# Info on Smugglers Notch Sycamore unit?



## bdemerchant (Mar 10, 2011)

I have a "sycamore 44" 2 bedroom unit on hold at Smugglers Notch- can someone give me any info on if this is a "Keeper"? Thanks


----------



## 3kids4me (Mar 10, 2011)

Sycamores is a nice building, but we can't advise you if it is a keeper until you tell us when specifically you are going!


----------



## bdemerchant (Mar 10, 2011)

thanks- it's for March 27-April 03-we want to go Spring Skiing


----------



## IreneLF (Mar 11, 2011)

With a unit in  Sycamores, you'll  also have access to a large heated pool and an exercise room.   Unit is lovely.
As Smugglers just got 37" of snow in one shot this week, things look pretty good for skiing on 3/27.
Hope you enjoy it!


----------



## WinniWoman (Mar 11, 2011)

I own in this community.

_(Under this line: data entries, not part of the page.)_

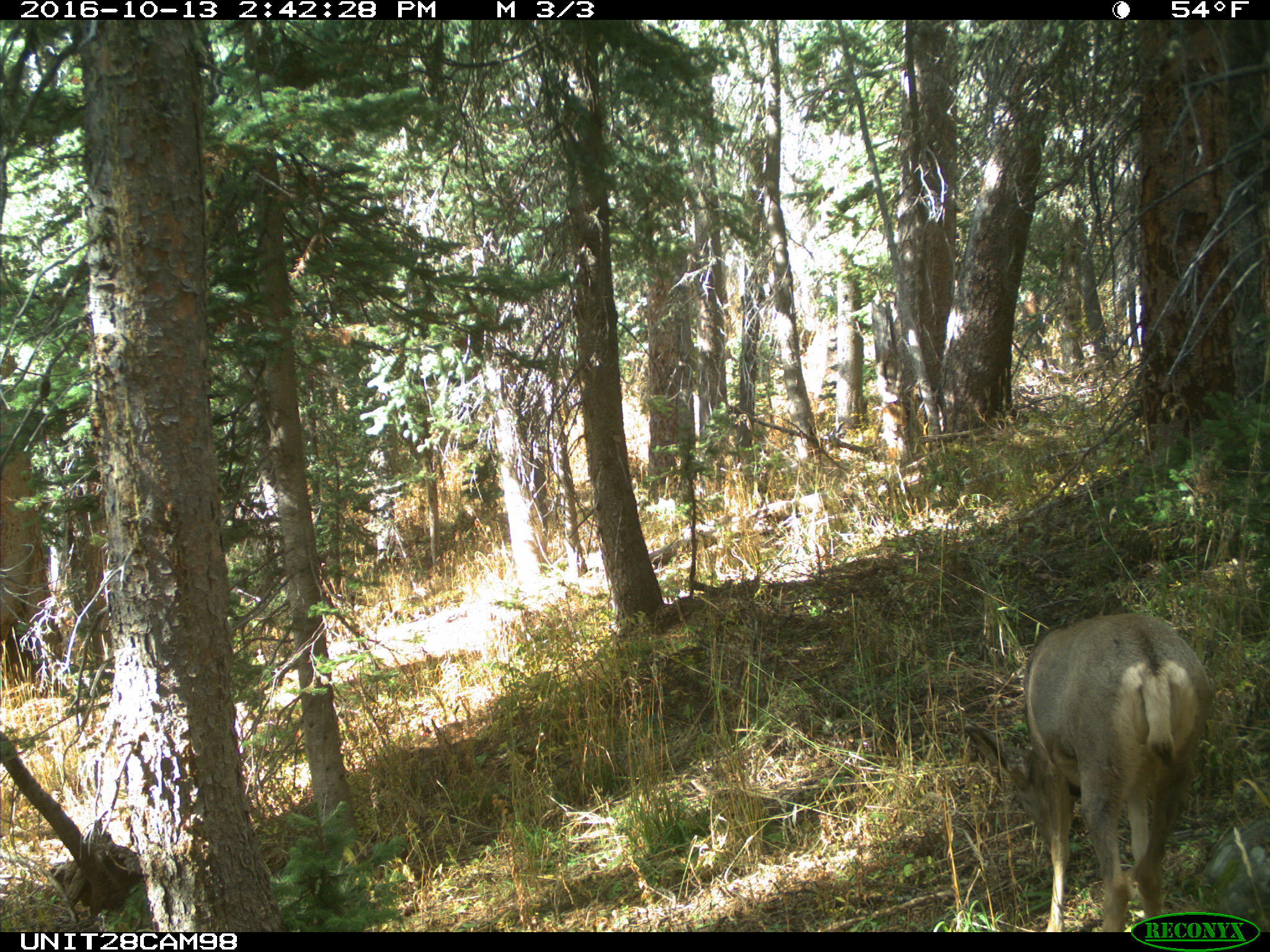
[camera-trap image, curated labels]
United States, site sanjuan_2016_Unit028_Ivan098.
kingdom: Animalia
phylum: Chordata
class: Mammalia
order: Artiodactyla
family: Cervidae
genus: Odocoileus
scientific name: Odocoileus hemionus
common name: mule deer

You'll like it a lot!


----------



## lizhecht (Mar 11, 2011)

Can't go wrong at Smuggs I know they have some older units but they are better than even some others I've stayed at and the onsite skiing is always great as long as there is snow.. if not. Go to a wine tasting.


----------



## bdemerchant (Mar 11, 2011)

Thanks for the info-I appreciate it - we did confirm it-


----------